Kölelerin en önemli görevlerinden biri, iç ve dış tehlikelere karşı efendilerini korumaktı. 1 ve 2. yüzyılın Romalı tarihçisi Cornelius Tacitus’un belirttiğine göre; zor durumda bulunan bir efendiye yardım etmemenin cezası ölümdü. Gerçekten de, Roma Senatosu’nun 10 yılında çıkardığı bir yasa, köleler açısından ürperticiydi. Buna göre; şayet bir efendi evinde öldürülmüş olarak bulunursa, çevrede bulunan tüm köleler işkence altında sorgulanacak ve sonra tümü öldürülecekti. Bir efendi intihar ederek ölmüş bile olsa, onu bu girişiminden vazgeçirmeyen köleleri sorumlu sayılacaktı. Silanus adında biri tarafından Senato’ya önerilen bu yasa Roma hukukçuları tarafından şöyle yorumlanmıştı:

“Eğer köleler efendilerini içte ve dışta beliren tehlikelere karşı korumanın yaşamlarına mal olacağını bilmezlerse, hiçbir efendi kendini güvende görmez. Bu nedenle öldürülen efendinin kölelerinin sorgulanması yöntemi benimsenmiştir.”

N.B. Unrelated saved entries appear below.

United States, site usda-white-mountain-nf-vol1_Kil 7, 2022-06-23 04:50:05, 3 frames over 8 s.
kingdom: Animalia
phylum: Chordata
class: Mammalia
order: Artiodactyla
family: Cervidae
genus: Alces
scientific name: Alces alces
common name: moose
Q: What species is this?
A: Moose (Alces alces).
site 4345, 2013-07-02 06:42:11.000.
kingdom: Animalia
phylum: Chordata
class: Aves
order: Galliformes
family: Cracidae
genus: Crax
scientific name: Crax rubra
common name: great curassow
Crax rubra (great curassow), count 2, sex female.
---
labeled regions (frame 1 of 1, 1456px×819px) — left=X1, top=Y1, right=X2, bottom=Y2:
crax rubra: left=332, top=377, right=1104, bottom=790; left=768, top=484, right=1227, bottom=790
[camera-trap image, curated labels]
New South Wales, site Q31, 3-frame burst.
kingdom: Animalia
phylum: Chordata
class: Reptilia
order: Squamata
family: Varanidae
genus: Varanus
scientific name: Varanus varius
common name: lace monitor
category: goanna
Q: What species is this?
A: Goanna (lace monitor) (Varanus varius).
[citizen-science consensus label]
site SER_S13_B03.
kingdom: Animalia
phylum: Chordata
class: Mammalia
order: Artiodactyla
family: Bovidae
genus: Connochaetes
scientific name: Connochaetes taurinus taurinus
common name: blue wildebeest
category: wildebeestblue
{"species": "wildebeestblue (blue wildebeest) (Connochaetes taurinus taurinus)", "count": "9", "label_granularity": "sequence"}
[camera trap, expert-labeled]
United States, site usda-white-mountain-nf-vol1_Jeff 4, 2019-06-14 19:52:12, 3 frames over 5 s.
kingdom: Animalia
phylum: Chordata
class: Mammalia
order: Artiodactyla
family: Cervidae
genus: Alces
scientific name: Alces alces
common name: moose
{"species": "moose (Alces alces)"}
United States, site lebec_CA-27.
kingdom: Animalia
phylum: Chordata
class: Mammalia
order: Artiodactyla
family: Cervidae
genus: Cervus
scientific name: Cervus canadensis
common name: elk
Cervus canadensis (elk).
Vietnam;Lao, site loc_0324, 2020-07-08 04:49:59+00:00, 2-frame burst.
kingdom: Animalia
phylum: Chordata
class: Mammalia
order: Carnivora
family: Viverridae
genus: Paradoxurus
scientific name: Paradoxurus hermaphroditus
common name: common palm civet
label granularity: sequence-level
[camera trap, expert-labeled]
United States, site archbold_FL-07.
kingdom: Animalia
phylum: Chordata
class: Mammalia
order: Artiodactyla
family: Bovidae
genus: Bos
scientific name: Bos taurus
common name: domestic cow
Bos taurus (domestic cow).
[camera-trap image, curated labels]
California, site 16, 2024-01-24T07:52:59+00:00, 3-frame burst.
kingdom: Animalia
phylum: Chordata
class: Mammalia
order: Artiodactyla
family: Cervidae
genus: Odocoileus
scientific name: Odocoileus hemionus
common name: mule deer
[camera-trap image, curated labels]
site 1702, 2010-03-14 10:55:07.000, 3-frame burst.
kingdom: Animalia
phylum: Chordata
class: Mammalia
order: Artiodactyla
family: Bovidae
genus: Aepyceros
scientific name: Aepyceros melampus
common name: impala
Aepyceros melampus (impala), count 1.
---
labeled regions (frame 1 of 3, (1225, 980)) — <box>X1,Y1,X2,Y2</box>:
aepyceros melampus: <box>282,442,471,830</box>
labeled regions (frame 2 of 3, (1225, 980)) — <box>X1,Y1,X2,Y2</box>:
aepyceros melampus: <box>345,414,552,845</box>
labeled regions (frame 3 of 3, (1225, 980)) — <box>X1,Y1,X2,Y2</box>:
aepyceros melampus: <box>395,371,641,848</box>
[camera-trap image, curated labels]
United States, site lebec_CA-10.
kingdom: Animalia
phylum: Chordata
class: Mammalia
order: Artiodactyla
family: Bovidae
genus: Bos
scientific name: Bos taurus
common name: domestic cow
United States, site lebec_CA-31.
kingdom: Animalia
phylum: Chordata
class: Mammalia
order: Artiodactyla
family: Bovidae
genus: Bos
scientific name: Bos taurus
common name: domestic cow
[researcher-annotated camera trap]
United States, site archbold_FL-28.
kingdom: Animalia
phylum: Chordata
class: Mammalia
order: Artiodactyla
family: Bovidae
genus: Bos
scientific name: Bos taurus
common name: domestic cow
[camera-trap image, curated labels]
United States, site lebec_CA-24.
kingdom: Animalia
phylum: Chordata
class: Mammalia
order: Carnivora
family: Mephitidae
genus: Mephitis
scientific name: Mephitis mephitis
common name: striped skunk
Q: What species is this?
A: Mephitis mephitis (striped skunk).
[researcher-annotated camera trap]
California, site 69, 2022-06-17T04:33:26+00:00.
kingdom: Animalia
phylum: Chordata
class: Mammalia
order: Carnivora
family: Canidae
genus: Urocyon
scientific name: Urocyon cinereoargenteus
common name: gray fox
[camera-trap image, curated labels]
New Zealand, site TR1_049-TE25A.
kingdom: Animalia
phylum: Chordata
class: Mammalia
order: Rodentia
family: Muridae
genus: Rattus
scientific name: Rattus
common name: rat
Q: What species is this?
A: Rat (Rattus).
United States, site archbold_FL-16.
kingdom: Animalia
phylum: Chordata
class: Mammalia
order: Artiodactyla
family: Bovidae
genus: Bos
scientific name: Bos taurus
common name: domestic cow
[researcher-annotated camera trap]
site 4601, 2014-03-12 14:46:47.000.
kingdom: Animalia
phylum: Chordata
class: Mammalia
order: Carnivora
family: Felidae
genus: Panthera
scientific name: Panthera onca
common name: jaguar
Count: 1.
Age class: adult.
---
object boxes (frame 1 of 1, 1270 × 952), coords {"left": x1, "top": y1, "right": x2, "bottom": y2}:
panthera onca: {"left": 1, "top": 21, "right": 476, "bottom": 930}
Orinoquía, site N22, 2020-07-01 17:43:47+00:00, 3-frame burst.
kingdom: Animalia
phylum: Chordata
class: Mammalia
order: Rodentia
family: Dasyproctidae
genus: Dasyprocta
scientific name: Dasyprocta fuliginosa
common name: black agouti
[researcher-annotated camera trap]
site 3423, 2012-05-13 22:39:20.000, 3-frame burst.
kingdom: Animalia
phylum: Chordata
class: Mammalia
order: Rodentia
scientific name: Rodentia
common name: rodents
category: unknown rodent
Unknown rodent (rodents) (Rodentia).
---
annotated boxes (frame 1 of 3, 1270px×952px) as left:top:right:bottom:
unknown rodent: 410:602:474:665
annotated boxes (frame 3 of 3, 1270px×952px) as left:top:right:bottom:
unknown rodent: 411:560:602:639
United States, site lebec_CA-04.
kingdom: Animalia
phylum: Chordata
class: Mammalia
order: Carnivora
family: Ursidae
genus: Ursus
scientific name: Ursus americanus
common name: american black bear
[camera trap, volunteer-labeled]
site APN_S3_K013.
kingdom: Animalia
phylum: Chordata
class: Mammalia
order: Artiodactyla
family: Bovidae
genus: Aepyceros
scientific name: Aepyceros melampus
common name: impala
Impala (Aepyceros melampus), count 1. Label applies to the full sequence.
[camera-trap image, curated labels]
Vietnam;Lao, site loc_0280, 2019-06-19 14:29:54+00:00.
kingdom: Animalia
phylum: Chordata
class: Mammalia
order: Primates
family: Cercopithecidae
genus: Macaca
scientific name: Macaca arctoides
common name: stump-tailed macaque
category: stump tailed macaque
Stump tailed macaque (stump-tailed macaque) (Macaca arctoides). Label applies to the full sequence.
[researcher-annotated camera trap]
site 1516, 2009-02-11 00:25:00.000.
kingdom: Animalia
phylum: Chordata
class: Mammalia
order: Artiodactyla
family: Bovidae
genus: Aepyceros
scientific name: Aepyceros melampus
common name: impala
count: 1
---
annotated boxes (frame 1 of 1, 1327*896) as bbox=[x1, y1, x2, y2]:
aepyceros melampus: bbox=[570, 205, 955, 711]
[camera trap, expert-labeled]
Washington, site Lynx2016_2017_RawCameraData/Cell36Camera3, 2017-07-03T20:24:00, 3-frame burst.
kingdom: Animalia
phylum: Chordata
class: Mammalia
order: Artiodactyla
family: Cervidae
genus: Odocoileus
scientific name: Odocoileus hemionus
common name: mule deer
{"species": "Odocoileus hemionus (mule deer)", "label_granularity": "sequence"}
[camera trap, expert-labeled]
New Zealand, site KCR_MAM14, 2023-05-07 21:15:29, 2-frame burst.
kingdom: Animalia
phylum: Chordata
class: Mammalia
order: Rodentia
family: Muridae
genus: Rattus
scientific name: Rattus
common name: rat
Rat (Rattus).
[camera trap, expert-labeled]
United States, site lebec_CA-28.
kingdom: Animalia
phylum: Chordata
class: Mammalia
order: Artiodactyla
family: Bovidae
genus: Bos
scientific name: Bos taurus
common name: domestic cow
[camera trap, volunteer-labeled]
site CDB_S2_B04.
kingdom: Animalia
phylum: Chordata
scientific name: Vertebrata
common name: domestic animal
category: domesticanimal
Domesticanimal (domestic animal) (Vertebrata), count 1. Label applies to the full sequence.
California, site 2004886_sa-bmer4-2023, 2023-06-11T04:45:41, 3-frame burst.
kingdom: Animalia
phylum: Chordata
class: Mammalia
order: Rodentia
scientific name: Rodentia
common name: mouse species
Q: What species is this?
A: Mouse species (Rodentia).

Roma’daki aile reislerinin (pater familias) hem oğullarını hem kölelerini öldürmek gibi mutlak hakları (jus vitae necisque) vardı ama imparatorluk döneminin bazı yasaları bu hakları hayli sınırladı.

Bundan böyle kölesini öldürmek isteyen bir kişiden yargı kararı isteniyor, dolayısıyla acımasız köle sahiplerinin öfkesi biraz olsun frenlenmiş oluyordu.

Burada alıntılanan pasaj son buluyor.